Skip to main content

Create dataset

Endpoint: POST /datasets

Description Creates a custom dataset from a CSV file. The server parses the file, stores records, and attaches selected metrics (metric id → { threshold, metric_args }). You can optionally set data_collection_id to a data collection id you can access (same rules as listing collections: yours or shared with your organization).

Sharing rules

The new dataset is always owned by you (your account is the individual owner). Sharing isn't accepted directly on this endpoint — visibility is derived from the data collection (if any). Datasets created here are never org-only (org-only resources have no individual owner and can only be produced through admin flows).

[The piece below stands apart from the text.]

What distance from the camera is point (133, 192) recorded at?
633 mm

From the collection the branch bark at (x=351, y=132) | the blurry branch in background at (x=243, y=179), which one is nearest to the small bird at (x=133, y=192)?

  • Without data_collection_id → the dataset is created private (org_id = null).
  • With data_collection_id:
    • The linked collection is org-shared → the dataset is created shared with the collection's org_id. You must still be a member of that organization.
    • The linked collection is private → the dataset is created private.

Parameters

  • Bodymultipart/form-data:
{
"file": "binary (.csv file)",
"selected_metrics": "string (JSON: see shape below)",
"column_mappings": "string | null (JSON: Aegis field → CSV column name)",
"name": "string | null",
"data_collection_id": "integer | null"
}

selected_metrics is a JSON-encoded string. Decoded, it is a map keyed by metric id (as a string, e.g. "1"), where each value is an object:

{
"<metric_id>": {
"threshold": "integer (0–100)",
"metric_args": "object | null"
}
}
  • threshold is required and must be between 0 and 100.
  • metric_args is optional (null or omitted means "use the metric's defaults"). Keys are argument names declared by the metric and values must match the argument's declared type. Unknown argument names are rejected; required args with no default must be supplied.
  • Metric id keys. Non-integer keys return 400.
  • Per-run overrides can later be supplied via POST /runs/dataset's metric_args.

Error responses

  • 401 — Authentication failed.
  • 422 — Missing required form parts or invalid multipart fields.
  • 400 — Invalid CSV, empty file, bad encoding, invalid selected_metrics / column_mappings, unknown or inactive metrics, duplicate dataset name for your account or organization, etc.
  • 404 — Dataset type not found; or data collection not found / not accessible for data_collection_id.
  • 500 — Server error.

Responses

  • 201 — dataset object with the same JSON shape as Get dataset by id. On create, runs and evaluations are usually empty arrays until you start a dataset run.

Example response (201)

{
"id": 42,
"user": { "id": 7, "email": "analyst@acme.com" },
"dataset_type_id": 1,
"author_email": "analyst@acme.com",
"name": "My evaluation set",
"selected_metrics": {
"1": { "threshold": 70, "metric_args": null },
"2": { "threshold": 80, "metric_args": { "ignore_extra_keys": true } }
},
"structure": ["prompt", "output", "golden_answer"],
"column_mappings": null,
"data_collection_id": null,
"org_id": null,
"created_at": "2026-04-02T12:00:00Z",
"updated_at": null,
"dataset_type": {
"id": 1,
"name": "CUSTOM",
"label": "Custom",
"description": null
},
"records": [
{
"id": 1001,
"user_id": 7,
"dataset_id": 42,
"prompt": "What is the refund policy?",
"input": null,
"context": null,
"output": "Refunds are available within 30 days.",
"golden_answer": "30-day refund window.",
"created_at": "2026-04-02T12:00:00Z",
"updated_at": null
}
],
"runs": [],
"evaluations": []
}

curl

curl -X POST "https://api.aegisevals.ai/api/v1/datasets" \
-H "Authorization: Bearer sk_00000000000000000000000000000000" \
-F "file=@/path/to/data.csv" \
-F 'selected_metrics={"1":{"threshold":70,"metric_args":null},"2":{"threshold":80,"metric_args":{"ignore_extra_keys":true}}}' \
-F 'name=My evaluation set'